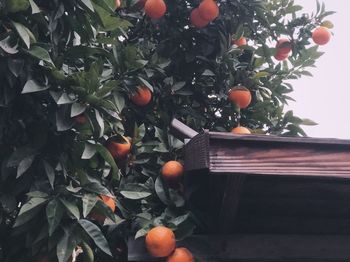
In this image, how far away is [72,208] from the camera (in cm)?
177

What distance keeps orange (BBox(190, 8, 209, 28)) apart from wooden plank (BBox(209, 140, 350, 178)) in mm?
1606

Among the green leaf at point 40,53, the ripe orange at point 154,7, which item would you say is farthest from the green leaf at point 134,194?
the ripe orange at point 154,7

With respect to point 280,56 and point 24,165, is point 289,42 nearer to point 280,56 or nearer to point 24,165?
point 280,56

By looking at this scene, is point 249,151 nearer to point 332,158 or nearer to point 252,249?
point 332,158

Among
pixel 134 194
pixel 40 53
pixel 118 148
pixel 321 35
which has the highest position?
pixel 40 53

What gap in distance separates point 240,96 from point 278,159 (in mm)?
1433

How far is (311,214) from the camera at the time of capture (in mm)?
1811

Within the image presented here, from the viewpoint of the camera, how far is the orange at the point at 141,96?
2.49 meters

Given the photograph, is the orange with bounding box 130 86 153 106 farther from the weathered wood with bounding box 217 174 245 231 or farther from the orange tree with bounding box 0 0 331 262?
the weathered wood with bounding box 217 174 245 231

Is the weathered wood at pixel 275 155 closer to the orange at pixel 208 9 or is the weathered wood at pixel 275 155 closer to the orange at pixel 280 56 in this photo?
the orange at pixel 208 9

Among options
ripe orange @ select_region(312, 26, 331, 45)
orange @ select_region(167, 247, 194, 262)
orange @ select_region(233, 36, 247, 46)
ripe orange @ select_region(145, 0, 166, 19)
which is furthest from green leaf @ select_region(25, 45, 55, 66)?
ripe orange @ select_region(312, 26, 331, 45)

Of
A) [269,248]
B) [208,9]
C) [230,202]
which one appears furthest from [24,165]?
[208,9]

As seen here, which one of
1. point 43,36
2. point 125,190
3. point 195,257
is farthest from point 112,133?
point 195,257

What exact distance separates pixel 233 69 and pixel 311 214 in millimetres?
1314
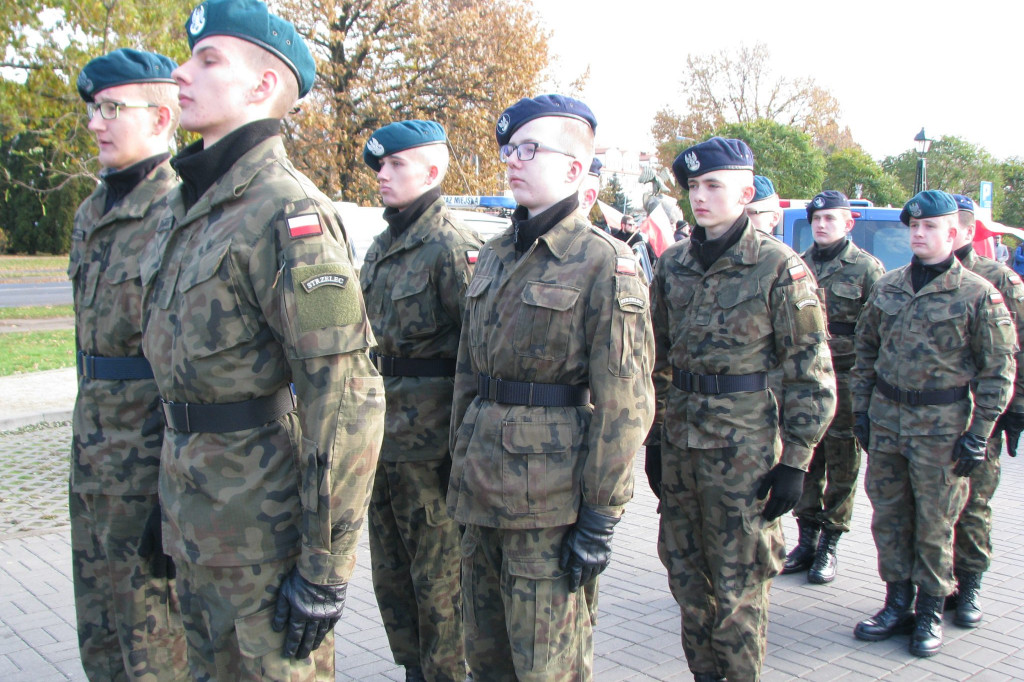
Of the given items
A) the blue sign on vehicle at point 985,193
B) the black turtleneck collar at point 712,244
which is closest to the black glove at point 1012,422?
the black turtleneck collar at point 712,244

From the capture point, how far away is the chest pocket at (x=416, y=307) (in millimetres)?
3836

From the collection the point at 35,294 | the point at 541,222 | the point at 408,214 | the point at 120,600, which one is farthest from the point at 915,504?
the point at 35,294

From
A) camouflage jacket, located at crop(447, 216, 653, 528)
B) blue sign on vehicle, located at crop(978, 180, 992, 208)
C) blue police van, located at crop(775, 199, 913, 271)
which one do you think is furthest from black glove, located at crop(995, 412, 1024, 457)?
blue sign on vehicle, located at crop(978, 180, 992, 208)

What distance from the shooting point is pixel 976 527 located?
4.75m

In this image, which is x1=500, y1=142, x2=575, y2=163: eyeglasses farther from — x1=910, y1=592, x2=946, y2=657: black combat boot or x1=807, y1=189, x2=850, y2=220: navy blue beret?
x1=807, y1=189, x2=850, y2=220: navy blue beret

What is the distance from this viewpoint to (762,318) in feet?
12.4

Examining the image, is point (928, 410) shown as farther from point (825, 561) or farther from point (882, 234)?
point (882, 234)

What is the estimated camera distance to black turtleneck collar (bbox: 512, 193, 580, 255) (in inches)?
120

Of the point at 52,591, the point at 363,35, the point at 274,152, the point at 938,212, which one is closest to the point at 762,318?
the point at 938,212

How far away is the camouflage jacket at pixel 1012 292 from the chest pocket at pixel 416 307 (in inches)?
129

- _Exercise_: Exclude the images, then output the data above word for word.

- _Exercise response_:
In this image, how far away is [72,208] from the camera (in cm)?
177

What distance keeps orange (BBox(190, 8, 209, 28)) apart from wooden plank (BBox(209, 140, 350, 178)) in mm?
1606

Among the green leaf at point 40,53, the ripe orange at point 154,7, which item would you say is farthest from the green leaf at point 134,194?
the ripe orange at point 154,7

With respect to point 280,56 and point 24,165, is point 289,42 nearer to point 280,56 or nearer to point 24,165?
point 280,56

By looking at this scene, is point 249,151 nearer to point 332,158 or nearer to point 252,249?
point 332,158

Among
pixel 134 194
pixel 40 53
pixel 118 148
pixel 321 35
which has the highest position?
pixel 40 53

What gap in distance separates point 240,96 from point 278,159 (in mm)?
1433

How far is (311,214) from the camera at the time of capture (in mm)?
1811

Within the image presented here, from the viewpoint of the camera, how far is the orange at the point at 141,96?
2.49 meters

Given the photograph, is the orange with bounding box 130 86 153 106 farther from the weathered wood with bounding box 217 174 245 231 or farther from the orange tree with bounding box 0 0 331 262?
the weathered wood with bounding box 217 174 245 231

Is the weathered wood at pixel 275 155 closer to the orange at pixel 208 9 or is the weathered wood at pixel 275 155 closer to the orange at pixel 280 56 in this photo?
the orange at pixel 208 9

Among options
ripe orange @ select_region(312, 26, 331, 45)
orange @ select_region(167, 247, 194, 262)
orange @ select_region(233, 36, 247, 46)
ripe orange @ select_region(145, 0, 166, 19)
which is furthest from green leaf @ select_region(25, 45, 55, 66)?
ripe orange @ select_region(312, 26, 331, 45)

Of
A) [269,248]
B) [208,9]
C) [230,202]
which one appears furthest from [24,165]?
[208,9]

As seen here, which one of
1. point 43,36
2. point 125,190
3. point 195,257
is farthest from point 112,133?
point 195,257

What exact distance separates pixel 233 69 and pixel 311 214 in millimetres?
1314
Of the given items
A) the blue sign on vehicle at point 985,193
B) the black turtleneck collar at point 712,244
which is closest to the black glove at point 1012,422?
the black turtleneck collar at point 712,244

From the capture point, how far away is the chest pocket at (x=416, y=307) (in millimetres)?
3836

From the collection the point at 35,294 | the point at 541,222 | the point at 408,214 | the point at 120,600, which one is farthest from the point at 915,504?
the point at 35,294

From
A) camouflage jacket, located at crop(447, 216, 653, 528)
B) blue sign on vehicle, located at crop(978, 180, 992, 208)
C) blue police van, located at crop(775, 199, 913, 271)
which one do you think is furthest from black glove, located at crop(995, 412, 1024, 457)?
blue sign on vehicle, located at crop(978, 180, 992, 208)

What distance from the shooting point is pixel 976 527 located?
4.75m

In this image, which is x1=500, y1=142, x2=575, y2=163: eyeglasses farther from — x1=910, y1=592, x2=946, y2=657: black combat boot or x1=807, y1=189, x2=850, y2=220: navy blue beret?
x1=807, y1=189, x2=850, y2=220: navy blue beret

What is the distance from this viewpoint to (762,318) in feet?
12.4

Examining the image, is point (928, 410) shown as farther from point (825, 561) or farther from point (882, 234)?
point (882, 234)

What is the estimated camera distance to black turtleneck collar (bbox: 512, 193, 580, 255) (in inches)?
120

Of the point at 52,591, the point at 363,35, the point at 274,152, the point at 938,212, which one is closest to the point at 762,318?
the point at 938,212

How far away is the camouflage jacket at pixel 1012 292 from the chest pocket at pixel 416 307 (in inches)?
129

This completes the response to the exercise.